A little over a month ago, frog 120 suddenly fell off the grid together with his companion 110. We searched the whole of Sweetwater up and down, day and night, but the frogs seemed as swept off the face of the earth. The only sign of them ever being present was the steady beeping from 120’s frequency out the belly of frog 542 and the constant empty cracklings on the receiver when tuned into 110.
Until last week. One sunny day, as we were walking along the paths of the east bank for the zillionth time listening to the ghost wispers and crackles on the 110 frequency, a faint beep beep beep was heard! Following the signal, it led us right back to eastern outskirts where the frog was last seen. Peering back at us with it’s amber clear eyes from under the dry leaves it wouldn’t reveal its story to us, but we were happy to see it was OK. I couldn’t help but asking if it perhaps knew where 120 had gone, but he remained silent as frogs tend to do when you ask them for their secrets.

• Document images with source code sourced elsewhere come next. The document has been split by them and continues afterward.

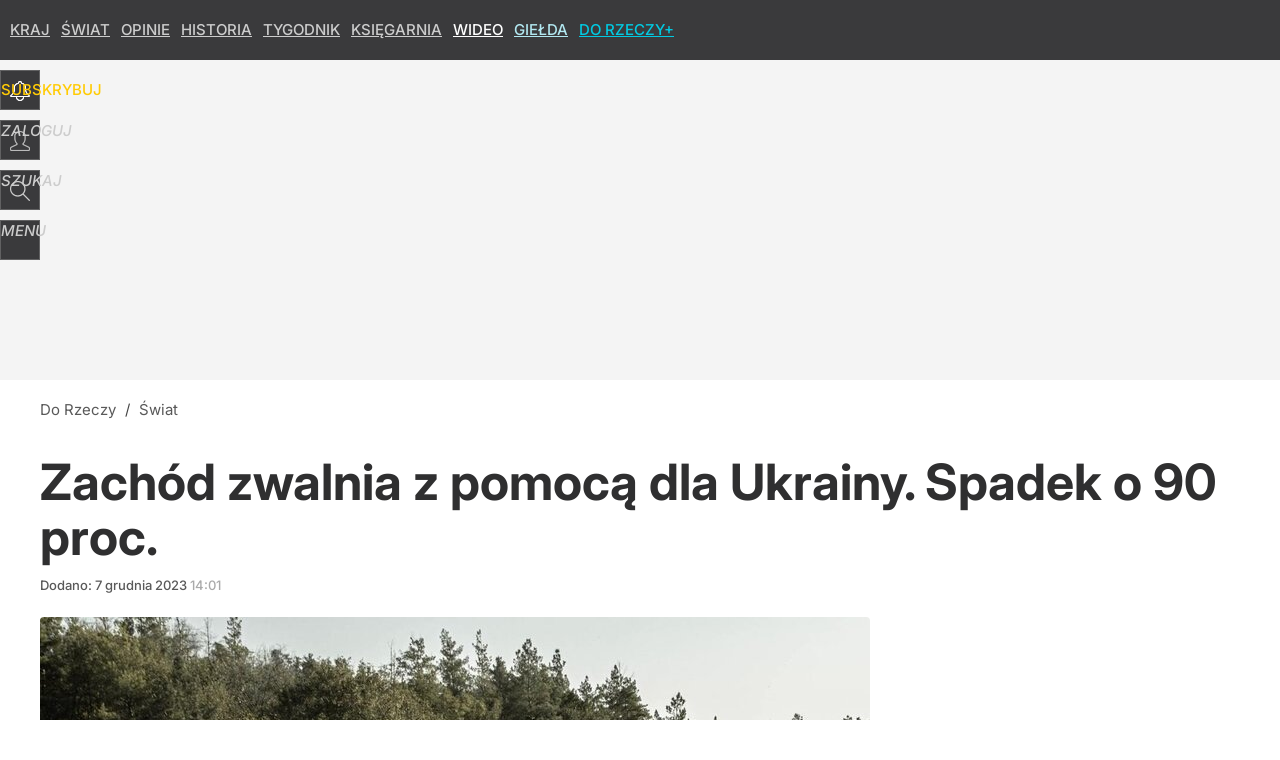

--- FILE ---
content_type: text/html; charset=UTF-8
request_url: https://dorzeczy.pl/hits.php
body_size: -149
content:
{"share_get":{"count":0,"schema":"dorzeczy"},"display_set":{"set":1,"event_set":{"display":1},"count":13,"tsht":1763026321,"pt":null,"dt":"d","schema":"dorzeczy"},"message_get":{"error":2,"message":0,"schema":"dorzeczy"}}

--- FILE ---
content_type: text/plain; charset=utf-8
request_url: https://api.deep.bi/v1/streams/j7odeRmIZNFp/events
body_size: -125
content:
mhx8coao-3ld7fjv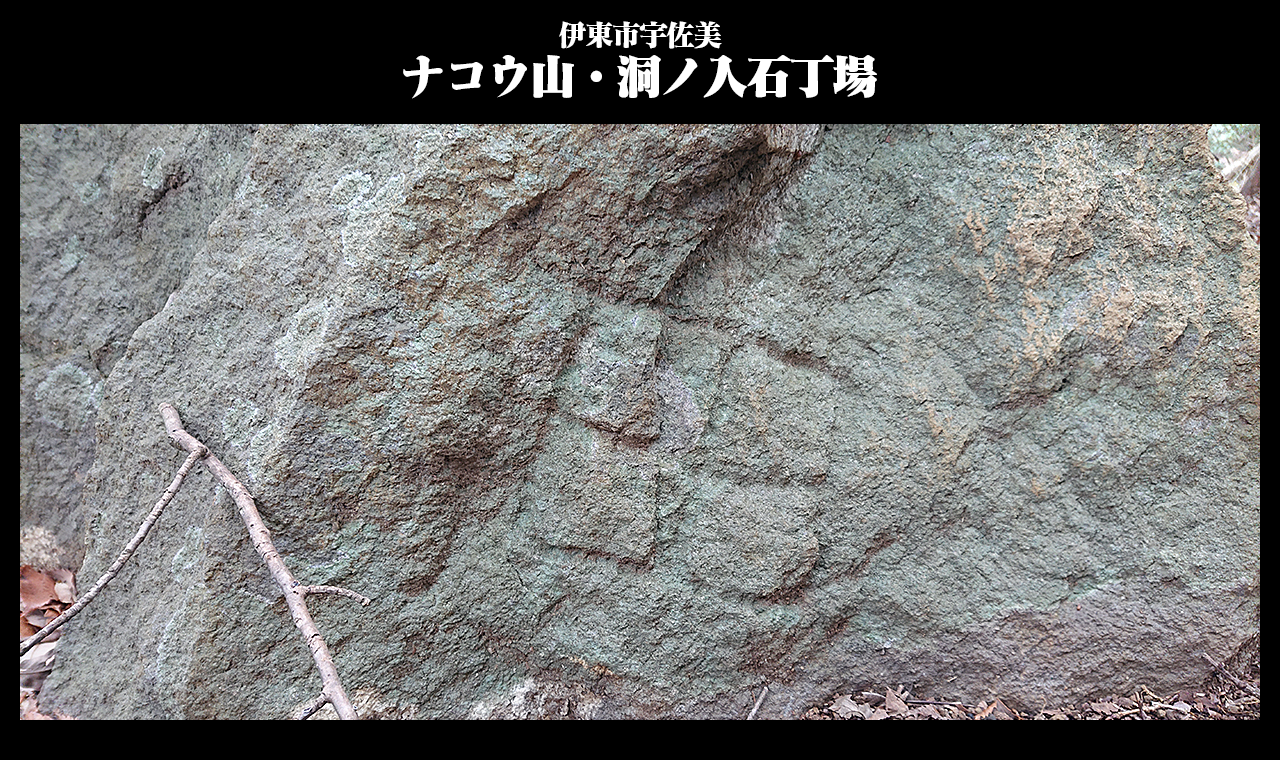

--- FILE ---
content_type: text/html
request_url: https://www.chikujohseki.com/chougai/ito/nakou/20200308nakouyana-dohnoiri031.html
body_size: 778
content:
<!DOCTYPE HTML PUBLIC "-//W3C//DTD HTML 4.01 Transitional//EN" "http://www.w3.org/TR/html4/loose.dtd">
<HTML lang="ja">
<HEAD>
<meta http-equiv="Content-Type" content="text/html; charset=Shift_JIS">
<meta http-equiv="Content-Style-Type" content="text/css">
<meta name="GENERATOR" content="JustSystems Homepage Builder Version 16.0.10.0 for Windows">
<TITLE>伊東市宇佐美 ナコウ山・洞ノ入石丁場</TITLE>
</HEAD>
<BODY bgcolor="#000000">
<P align="center"><IMG src="top.png" width="498" height="90" border="0"><BR>
<FONT color="#ffffff"><BR>
<img src="L/20200308/20200308nakouyana-tohnoiriL_031.JPG" width="1240" height="698" border="0"><BR>
<BR>
大型「田紋」近景です。。<BR>
</FONT></P>
<HR>
<DIV align="center"><A Href="javascript:window.close();">閉じる</A></DIV>
</BODY>
</HTML>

I didn’t dare to mention 542 in case it would scare him off again…
The following evening the next surprise was in line for us. Searching carefully in the leaf litter for frog 297 down in the ghaut, no less then two frogs jumped up, one of them more or less smacking radio tracker Jervaine in the face. The number on the PIT-tag reader of the second frog was a number not seen for a long time. It was frog 120. He looked good and didn’t like getting swabbed one bit. Where you been?! I exclaimed, but he just smiled.
Now here’s the thing we still don’t understand. How could 542 suddenly steal his frequency? Was it a setup so 120 could run away unnoticed? Did he have something to do that he didn’t want anyone to know about? Maybe he had a message from his mama to her relatives in Bottomless that he needed to bring and now he had hopped all the way back up again to finish his duty as release frog? Or is there a scientific explanation?
Last night we saw him again, sitting on the side of the ghaut and smiling like somebody with a really good secret.